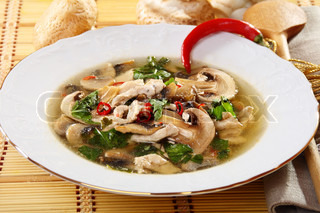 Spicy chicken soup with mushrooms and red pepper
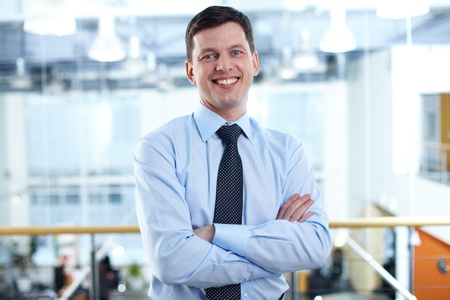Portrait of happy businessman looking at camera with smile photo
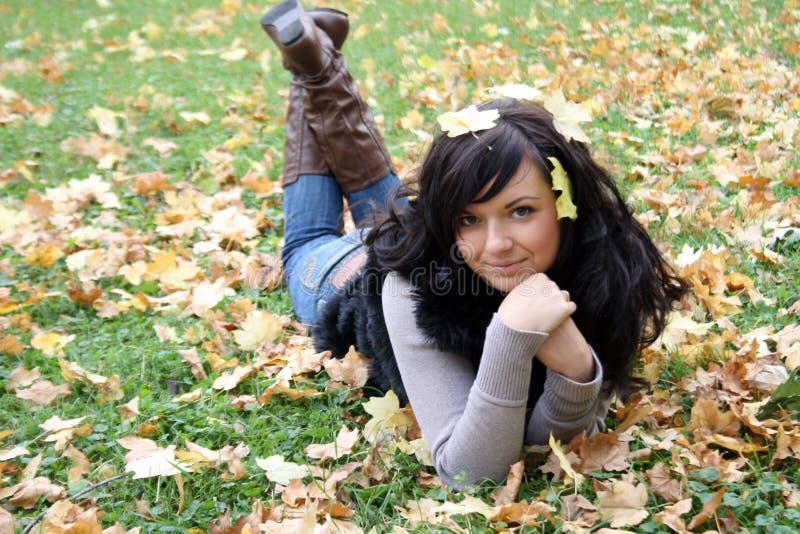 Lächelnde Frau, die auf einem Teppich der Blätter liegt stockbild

· · · · · · ·

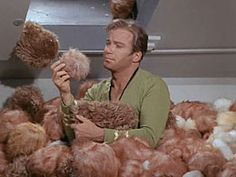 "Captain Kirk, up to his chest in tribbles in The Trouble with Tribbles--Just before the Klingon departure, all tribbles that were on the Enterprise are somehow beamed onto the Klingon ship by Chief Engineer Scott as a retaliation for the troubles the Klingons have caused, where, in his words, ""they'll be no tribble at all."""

· · · · · · ·

**Task description:** Using the data above, output the line that has "Portrait of happy", the line that has "Lächelnde Frau, die", and whatever lines fall between, each exactly as it stands and without pictures.

**Task solution:**
Portrait of happy businessman looking at camera with smile photo
 Lächelnde Frau, die auf einem Teppich der Blätter liegt stockbild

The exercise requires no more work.